Elon Musk’s Tesla Boldly Goes Where No Tesla Has Gone Before

Even among eccentric tech executives, Tesla CEO and Chief Designer Elon Musk stands out. On Tuesday, while Waymo and Uber spent another day squabbling over alleged theft of trade secrets, Musk took the high road — 400 million miles high, eventually.

A test launch of the Falcon Heavy rocket designed and built by SpaceX, Musk’s aerospace startup, carried the Tesla founder’s personal Tesla Roadster out beyond the bonds of Earth to eventually orbit around the sun.

The sports car in Midnight Cherry, an example of the electric car maker’s first model, made from 2008 to 2012, isn’t quite driverless: It’s carrying a space-suited dummy named Starman, in a pleasure-driving pose with one arm resting on top of the convertible’s door. (The space suit is SpaceX’s own design.) But if the journey goes as planned, the car will find its way around the sun and past Earth and Mars, as long as the hardware and the laws of physics last.

Its estimated range of 200 miles on a charge only applies on Earth.

On board the car is also a toy Roadster with its own tiny astronaut, as well as an optical storage device containing Isaac Asimov’s Foundation trilogy of sci-fi novels and a plaque with the names of more than 6,000 SpaceX employees, SpaceX said during a YouTube livestream of the launch.

SpaceX is streaming live views of the Roadster online.

The Roadster isn’t the first electric car to leave Earth, as Space.com points out. The three lunar rovers used on NASA’s Apollo missions got there first.

The main purpose of the February 6 test launch is to find out how the Falcon Heavy performs. Every rocket needs a payload for realistic testing, and usually it’s just a block of cement or some other weighty object that can be placed where the crew or cargo would go. Musk, who no doubt is getting ready to replace his Roadster with one from the new batch due in 2020 anyway, is just using a payload with a bit more flair.

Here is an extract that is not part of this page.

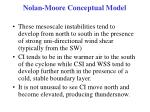 nolan moore conceptual model1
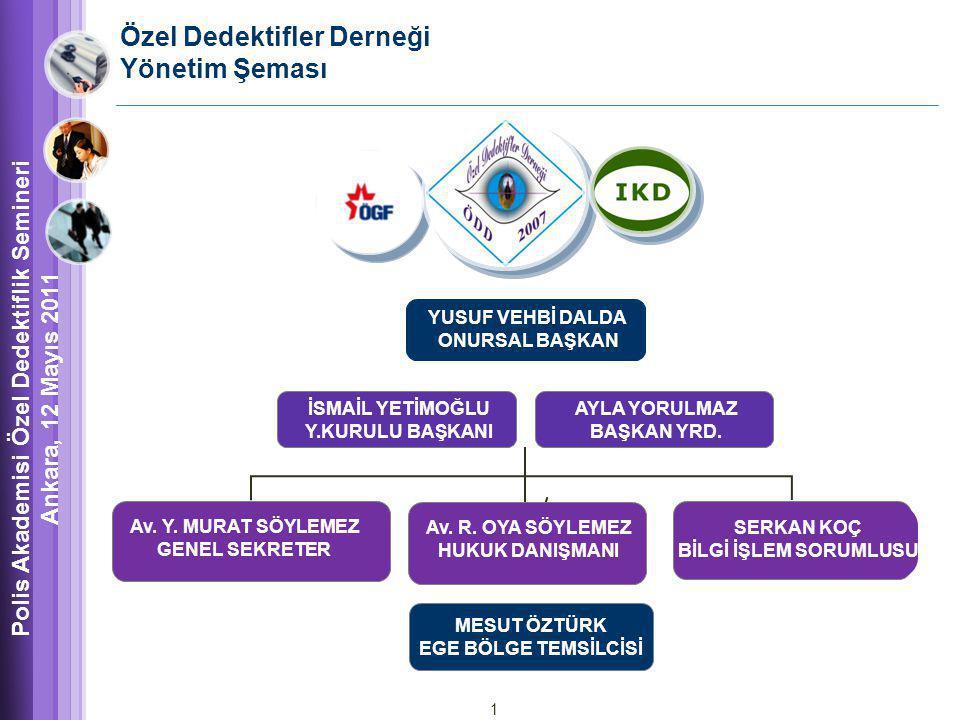 Özel Dedektifler Derneği Yönetim Şeması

The car’s svelte 2,700-pound curb weight doesn’t even begin to simulate all that the Falcon Heavy can carry. It’s powerful enough to lift nearly 64 metric tons, or the weight of a fully loaded Boeing 737, into orbit, according to SpaceX. Only the Saturn V, used for the Apollo moon missions in the 1960s and 1970s, has had a greater carrying capacity.

SpaceX calls the Falcon Heavy the most powerful operational rocket in the world, with more than 5 million pounds of thrust at lift-off, equal to the power of 18 Boeing 747s. Its three rocket cores contain 27 engines.

The Falcon Heavy took off from Launch Complex 39A NASA’s Kennedy Space Center on Cape Canaveral, Fla., the same launchpad the Saturn V used. But unlike the classic NASA rocket, the Falcon Heavy sent at least two of its giant lower stages back to Earth. Those two stages had come back from earlier SpaceX launches and returned together to their designated landing pads to be reused again.

Another stage of the rocket was designed to land on an autonomous barge off the Florida coast. It wasn’t clear late Monday whether that maneuver had worked.

SpaceX built the Falcon Heavy so it could launch bigger satellites and future manned spacecraft. It has already launched multiple supply missions to the International Space Station. Musk’s goal is to eventually mount a mission to Mars.

The roadster’s trip, which will take it as far as 400 million kilometers away from Earth at speeds up to 40,000km per hour, may last a billion years, SpaceX says. By then, everyone who pre-ordered a Tesla Model 3 may actually have their cars.